Lawyer Chosen to Defend CFPB Before Supreme Court Backs Agency Structure
With the Department of Justice and Consumer Financial Protection Bureau (CFPB) itself opting against defending the agency’s leadership structure in the upcoming challenge to its constitutionality, former U.S. Solicitor General Paul Clement has been appointed by the court to defend the Bureau. In this capacity, Clement recently filed a brief contending that the agency’s leadership structure does not violate separation of powers.
Seila Law, who brought the dispute against the CFPB, claims in its lawsuit that the agency’s director was given too much power under the Dodd-Frank Act, as the legislation allows the president to remove the agency’s leader only when there is cause.
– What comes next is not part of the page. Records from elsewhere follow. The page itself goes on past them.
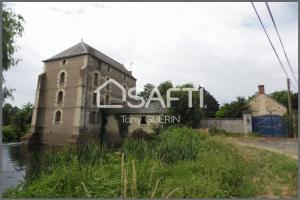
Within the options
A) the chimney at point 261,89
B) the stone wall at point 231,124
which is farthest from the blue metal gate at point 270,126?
the chimney at point 261,89

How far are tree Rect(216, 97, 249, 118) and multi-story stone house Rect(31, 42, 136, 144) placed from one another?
3.04 meters

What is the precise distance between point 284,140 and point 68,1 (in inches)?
288

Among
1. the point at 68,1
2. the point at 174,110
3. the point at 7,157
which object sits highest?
the point at 68,1

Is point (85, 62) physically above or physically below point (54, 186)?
above

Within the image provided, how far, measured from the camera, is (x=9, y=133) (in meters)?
8.00

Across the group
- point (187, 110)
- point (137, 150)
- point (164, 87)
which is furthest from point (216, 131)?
point (137, 150)

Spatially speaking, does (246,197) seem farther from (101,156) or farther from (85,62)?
(85,62)

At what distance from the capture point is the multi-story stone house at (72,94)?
8734mm

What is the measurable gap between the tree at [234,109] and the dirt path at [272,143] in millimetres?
826

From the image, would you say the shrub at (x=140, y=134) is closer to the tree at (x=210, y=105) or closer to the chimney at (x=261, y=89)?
the tree at (x=210, y=105)

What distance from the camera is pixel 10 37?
724 cm

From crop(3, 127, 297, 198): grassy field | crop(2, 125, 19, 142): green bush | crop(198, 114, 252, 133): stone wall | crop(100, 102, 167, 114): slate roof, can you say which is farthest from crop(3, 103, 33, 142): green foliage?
crop(198, 114, 252, 133): stone wall

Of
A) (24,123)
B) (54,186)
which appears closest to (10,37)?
(24,123)

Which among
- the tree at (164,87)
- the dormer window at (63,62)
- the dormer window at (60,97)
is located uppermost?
the dormer window at (63,62)
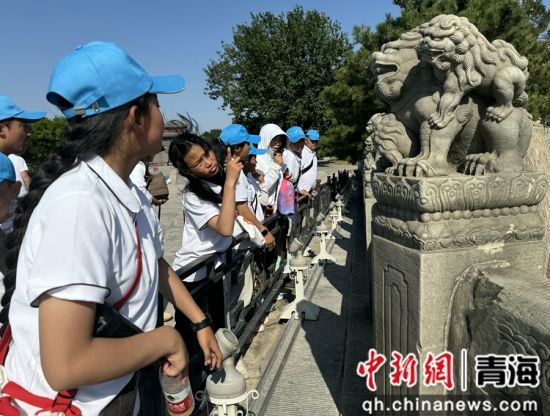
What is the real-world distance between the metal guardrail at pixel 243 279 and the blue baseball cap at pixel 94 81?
4.16 ft

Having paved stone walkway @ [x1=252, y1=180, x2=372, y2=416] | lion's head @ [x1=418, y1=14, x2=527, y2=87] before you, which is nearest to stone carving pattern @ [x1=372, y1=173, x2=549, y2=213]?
→ lion's head @ [x1=418, y1=14, x2=527, y2=87]

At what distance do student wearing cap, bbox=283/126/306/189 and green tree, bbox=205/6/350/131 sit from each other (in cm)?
2176

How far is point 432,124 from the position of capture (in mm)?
2143

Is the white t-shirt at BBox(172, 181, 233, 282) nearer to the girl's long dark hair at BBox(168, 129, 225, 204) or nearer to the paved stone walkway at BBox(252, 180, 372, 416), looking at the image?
the girl's long dark hair at BBox(168, 129, 225, 204)

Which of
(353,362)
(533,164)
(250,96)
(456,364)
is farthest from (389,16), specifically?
(250,96)

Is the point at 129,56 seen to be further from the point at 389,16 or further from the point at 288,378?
the point at 389,16

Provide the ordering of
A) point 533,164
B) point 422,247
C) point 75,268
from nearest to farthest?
point 75,268 < point 422,247 < point 533,164

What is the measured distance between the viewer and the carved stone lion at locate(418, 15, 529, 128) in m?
2.04

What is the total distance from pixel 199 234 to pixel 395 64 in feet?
5.56

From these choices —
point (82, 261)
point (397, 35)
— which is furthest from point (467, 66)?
point (397, 35)

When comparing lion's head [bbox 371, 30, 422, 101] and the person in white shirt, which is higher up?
the person in white shirt

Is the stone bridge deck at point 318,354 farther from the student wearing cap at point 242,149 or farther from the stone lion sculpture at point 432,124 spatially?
the stone lion sculpture at point 432,124

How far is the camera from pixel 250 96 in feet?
95.5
Clement, however, wrote in his brief that “there is no actual contested removal, and the current Director [Kathy Kraninger] views herself as serving at the pleasure of the President.”
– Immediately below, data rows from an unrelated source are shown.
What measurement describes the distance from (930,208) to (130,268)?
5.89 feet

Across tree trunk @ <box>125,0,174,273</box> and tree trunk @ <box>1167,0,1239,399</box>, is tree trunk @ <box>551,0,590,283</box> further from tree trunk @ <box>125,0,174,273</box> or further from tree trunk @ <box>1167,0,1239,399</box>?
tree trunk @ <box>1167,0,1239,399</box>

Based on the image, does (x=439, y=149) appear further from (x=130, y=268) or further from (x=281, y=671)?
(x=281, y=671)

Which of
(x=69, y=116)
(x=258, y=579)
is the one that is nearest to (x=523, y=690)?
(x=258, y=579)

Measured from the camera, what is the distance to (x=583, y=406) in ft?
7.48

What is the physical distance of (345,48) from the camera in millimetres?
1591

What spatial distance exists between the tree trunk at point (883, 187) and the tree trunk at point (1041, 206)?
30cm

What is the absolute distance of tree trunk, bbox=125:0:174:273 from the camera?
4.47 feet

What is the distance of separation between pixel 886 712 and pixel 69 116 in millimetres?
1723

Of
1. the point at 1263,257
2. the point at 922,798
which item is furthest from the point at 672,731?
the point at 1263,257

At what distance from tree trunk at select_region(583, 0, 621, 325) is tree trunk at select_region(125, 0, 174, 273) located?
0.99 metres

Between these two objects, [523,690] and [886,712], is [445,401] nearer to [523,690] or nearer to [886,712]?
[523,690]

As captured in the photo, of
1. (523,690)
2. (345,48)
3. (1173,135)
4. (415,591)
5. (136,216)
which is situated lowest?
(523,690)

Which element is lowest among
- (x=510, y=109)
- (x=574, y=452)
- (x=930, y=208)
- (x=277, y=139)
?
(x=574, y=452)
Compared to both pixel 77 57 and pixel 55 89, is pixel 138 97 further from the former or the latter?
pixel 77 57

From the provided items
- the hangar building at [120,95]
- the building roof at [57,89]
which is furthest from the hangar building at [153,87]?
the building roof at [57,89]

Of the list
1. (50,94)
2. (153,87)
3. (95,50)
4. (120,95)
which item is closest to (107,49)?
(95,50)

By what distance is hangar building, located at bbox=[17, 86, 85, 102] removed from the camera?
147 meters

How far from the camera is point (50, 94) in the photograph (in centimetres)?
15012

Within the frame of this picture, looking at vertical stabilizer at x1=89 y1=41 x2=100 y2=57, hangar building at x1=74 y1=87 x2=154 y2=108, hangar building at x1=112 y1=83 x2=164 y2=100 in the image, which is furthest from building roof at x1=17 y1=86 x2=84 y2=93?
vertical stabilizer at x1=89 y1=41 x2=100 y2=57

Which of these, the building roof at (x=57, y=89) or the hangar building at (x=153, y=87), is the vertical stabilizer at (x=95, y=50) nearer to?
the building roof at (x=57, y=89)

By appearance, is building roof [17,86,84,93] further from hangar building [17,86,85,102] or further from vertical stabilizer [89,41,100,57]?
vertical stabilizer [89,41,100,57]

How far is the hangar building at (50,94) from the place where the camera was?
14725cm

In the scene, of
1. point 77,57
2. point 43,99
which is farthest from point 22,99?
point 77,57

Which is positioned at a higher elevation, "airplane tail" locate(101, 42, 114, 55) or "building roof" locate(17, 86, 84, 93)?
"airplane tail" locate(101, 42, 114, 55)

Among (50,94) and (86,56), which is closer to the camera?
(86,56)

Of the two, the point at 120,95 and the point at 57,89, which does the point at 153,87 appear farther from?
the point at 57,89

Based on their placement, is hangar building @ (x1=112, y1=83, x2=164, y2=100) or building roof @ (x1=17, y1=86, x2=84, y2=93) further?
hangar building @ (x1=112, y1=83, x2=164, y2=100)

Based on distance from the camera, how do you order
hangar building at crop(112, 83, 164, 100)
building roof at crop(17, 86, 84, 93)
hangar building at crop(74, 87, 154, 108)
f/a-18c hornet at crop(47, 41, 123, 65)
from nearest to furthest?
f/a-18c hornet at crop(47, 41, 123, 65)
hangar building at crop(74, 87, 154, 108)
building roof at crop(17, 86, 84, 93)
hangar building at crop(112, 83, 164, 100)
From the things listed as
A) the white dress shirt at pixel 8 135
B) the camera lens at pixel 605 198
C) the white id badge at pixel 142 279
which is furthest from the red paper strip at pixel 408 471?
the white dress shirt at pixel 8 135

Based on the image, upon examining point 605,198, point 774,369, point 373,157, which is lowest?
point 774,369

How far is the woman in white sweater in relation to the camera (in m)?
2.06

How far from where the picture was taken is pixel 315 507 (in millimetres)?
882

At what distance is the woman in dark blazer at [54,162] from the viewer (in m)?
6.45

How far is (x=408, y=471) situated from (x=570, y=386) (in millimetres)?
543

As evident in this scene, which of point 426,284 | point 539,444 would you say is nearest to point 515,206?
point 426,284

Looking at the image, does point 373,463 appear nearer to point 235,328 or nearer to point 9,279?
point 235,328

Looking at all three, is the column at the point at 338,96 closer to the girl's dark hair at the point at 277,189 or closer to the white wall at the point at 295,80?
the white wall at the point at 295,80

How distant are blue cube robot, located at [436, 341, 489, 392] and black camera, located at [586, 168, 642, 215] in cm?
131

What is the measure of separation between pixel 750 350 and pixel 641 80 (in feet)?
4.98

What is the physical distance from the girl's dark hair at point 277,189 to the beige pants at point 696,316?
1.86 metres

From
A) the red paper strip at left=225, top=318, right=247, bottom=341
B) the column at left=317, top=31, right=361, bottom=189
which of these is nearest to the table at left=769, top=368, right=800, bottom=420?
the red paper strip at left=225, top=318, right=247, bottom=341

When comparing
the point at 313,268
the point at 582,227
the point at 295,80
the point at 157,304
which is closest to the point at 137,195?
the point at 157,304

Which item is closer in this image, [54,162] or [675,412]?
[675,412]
The Supreme Court will hear arguments in March and determine whether a president has the authority to remove a director without cause. Congress stated that the director can currently be removed in cases of “inefficiency, neglect of duty, or malfeasance in office.”
The main reason that Clement provided to maintain the CFPB’s structure is that there is no ‘removal clause’ in the Constitution. He wrote that the “constitutional text is simply silent on the removal of executive officers, which is hardly a promising basis for invalidating an Act of Congress.”
Clement also wrote that simple restrictions to the president’s authority “do not cross a constitutional line.” Lastly, he argued that each time the Supreme Court had to rule on restricting the president’s removal powers, the vote has not been close, so justices have upheld congressional restrictions.